Example: Working in the Chinese market

For example, China has the largest eCommerce market in the world

Businesses looking to enter this market will often need to open a separate website domain. And simply duplicating an existing website – no matter how well the text is translated and localized – will unlikely be enough.

This is because there are several other factors to consider, including the general formatting preferences of Chinese websites, the more detailed product information, local reviews, etc.

Choosing the right payment localization partner

When your business is about to embark on a journey towards successful payment localization, partnering with the right company is essential for success.

Our TreviPay Network helps you to do business across international borders with ease thanks to automatic compliance with local laws and regulations. And our global B2B invoicing system provides invoicing capabilities for over 32 countries.

Conclusion

Exploring new markets and business opportunities can also bring risks. Careful payment localization takes effort but opens up global growth opportunities.

Understanding how payments will be made and received across borders is critical when evaluating international opportunities.

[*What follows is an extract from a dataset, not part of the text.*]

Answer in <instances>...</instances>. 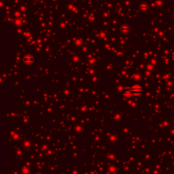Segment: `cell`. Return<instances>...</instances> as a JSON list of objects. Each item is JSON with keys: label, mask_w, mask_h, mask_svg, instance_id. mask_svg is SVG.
<instances>
[{"label": "cell", "mask_w": 174, "mask_h": 174, "mask_svg": "<svg viewBox=\"0 0 174 174\" xmlns=\"http://www.w3.org/2000/svg\"><path fill=\"white\" fill-rule=\"evenodd\" d=\"M171 59L173 60L174 61V52H173L172 54H171Z\"/></svg>", "instance_id": "cell-1"}, {"label": "cell", "mask_w": 174, "mask_h": 174, "mask_svg": "<svg viewBox=\"0 0 174 174\" xmlns=\"http://www.w3.org/2000/svg\"><path fill=\"white\" fill-rule=\"evenodd\" d=\"M142 8L144 10H146V9H148V7H147L146 6H143Z\"/></svg>", "instance_id": "cell-2"}]
</instances>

The market value of cross-border payments is skyrocketing, with projections indicating a significant compound annual growth rate and a significant increase expected in value in the near future.

Payment localization is playing a central role in cross-border transactions, offering a tailored approach to meet the preferences, regulations, and cultural norms of specific markets.

There are key considerations regarding payment localization, including:

  • Local payment methods (e.g., credit and debit cards, digital wallets, bank transfers, trade credit)
  • Currency conversion
  • Language support
  • Compliance with regulatory requirements e.g., data protection laws, anti-money laundering regulations)
  • Cultural nuances related to payment preferences and practices

Understanding and adapting to local preferences around these issues can make a big difference.

By adapting payment methods, systems, and interfaces businesses can improve the user experience, improve conversion rates, and foster trust and loyalty among customers.

However, it also presents challenges including navigating diverse regulatory requirements, addressing cultural nuances, and managing language support.